Vídeos ensinando recursos de investigação e invasão de privacidade crescem exponencialmente na internet. Kai Gonzalez foi uma dessas anônimas que se tornou celebridade ao mostrar como criou um tira-teima para a suposta traição do namorado: dirigiu até a casa dele e estacionou do lado de fora de madrugada. Como ele já havia emparelhado o celular com o bluetooth do carro dela antes, ela conectou os sistemas e conseguiu acessar as mensagens de texto na tela do painel. Ali, encontrou alguns “bom dia” e “boa noite” com outras mulheres. Kai terminou o relacionamento e transformou a saga num vídeo visto 8 milhões de vezes.
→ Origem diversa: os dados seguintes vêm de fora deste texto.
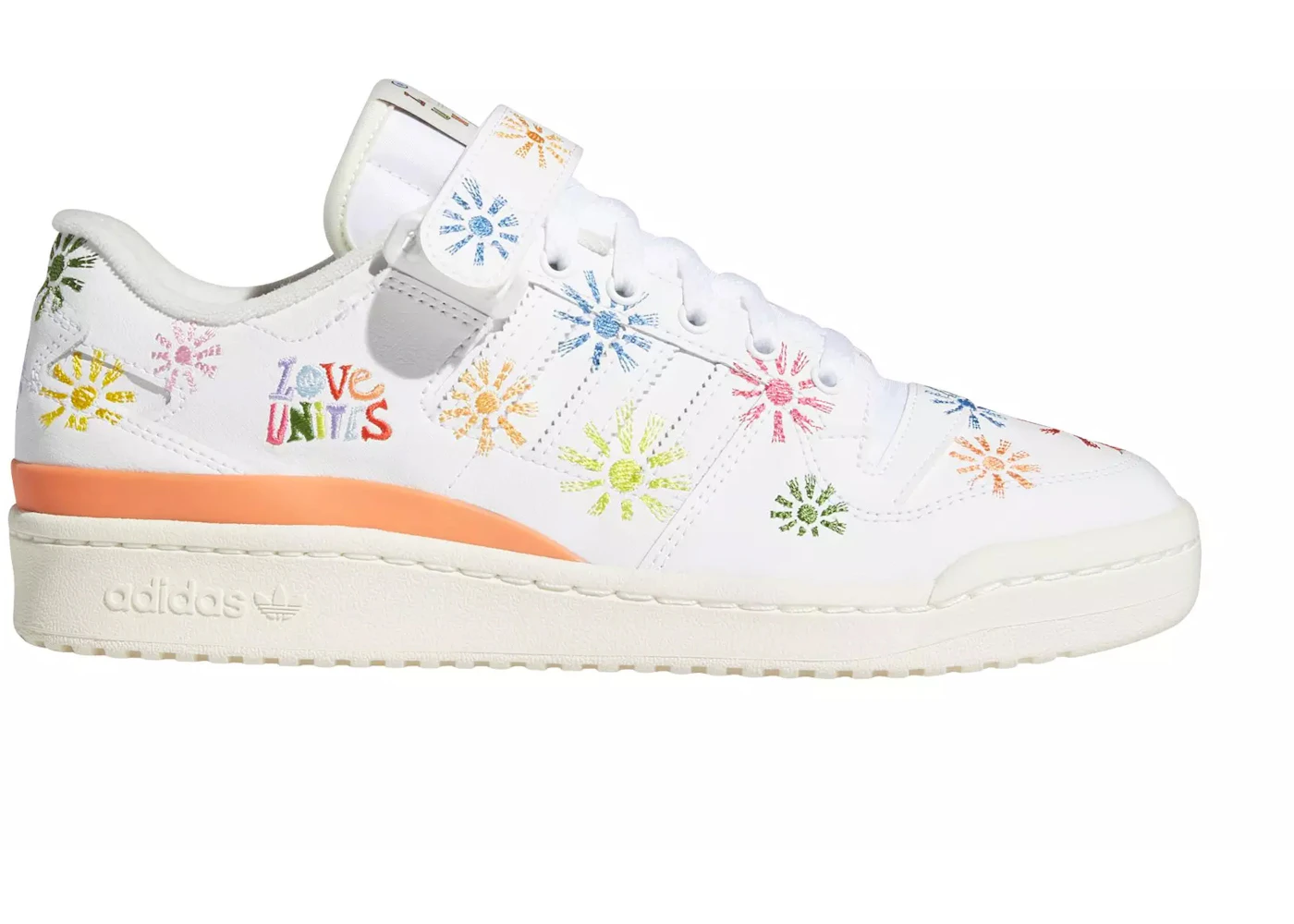 Adidas Pride Month Shoes 2021 Adidas Forum Low Love Unites Pride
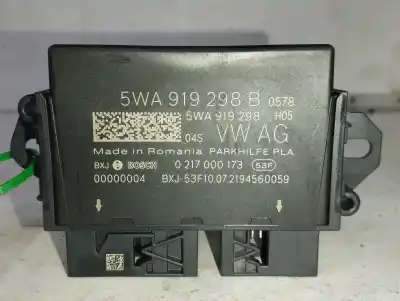 Piesă de schimb auto la mâna a doua modul electrotic pentru seat leon (kl1) fr referințe oem iam 5wa919298b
Isso diz mais sobre o ex-namorado de Kai ou sobre nossa obsessão?! 

Aqui mesmo no Brasil já existem instagrams bombando com perfis de detetives online, tutoriais de hackear emails, clonar celulares e criar perfis falsos para xavecar o parceiro e testar sua fidelidade. Não sei vocês, mas pra mim isso soa como a versão 2024 do programa do João Kleber. Por que, meu Deus? Percebam, quanto mais vilanizamos o outro e nos transformamos em celebridades digitais paladinas da fidelidade, menos questionamos nossa fixação por controle e invasão de privacidade.

Ser fiel não X abrir mão da sua privacidade 

Sei que é difícil – e polêmico – entender que estar em um relacionamento não significa que parar de ser atravessada pela presença de outras pessoas que não sejam seu parceiro principal. Você vai ter vontade de flertar, eventualmente vai sim trocar olhares, mensagens… e pode ser que fique só nisso. É preciso se perguntar: será mesmo que os likes do seu companheiro ou companheira em fotos de outras pessoas são tão nocivos a seu namoro ou casamento? 

Há os que acreditam que o caminho é combinar o jogo e determinar o que é e o que não é considerado traição. Aqui, me lembro automaticamente de uma esquete do Porta dos Fundos onde as regras para uma relação aberta se tornam uma enciclopédia de milhões de páginas para conter tantas situações específicas e tanta angústia do casal. Será que precisamos mesmo perguntar tudo, saber tudo, combinar tudo? Será que isso é possível? Eu diria: sustente o não dito e confie na lealdade. 

A psicanálise nos convida a entender que o desejo é sempre desejo dividido: amar e não amar, querer e não querer. E, além de dividido, o desejo também pressupõe a falta. Ou seja, por mais que você e seu companheiro se amem, vai faltar algo. Isso é humanidade e não crise na relação. Poder suportar as nossas faltas e o desejo do outro sem se tornar um detetive, pra mim é um grande ato de amor… por nós mesmas.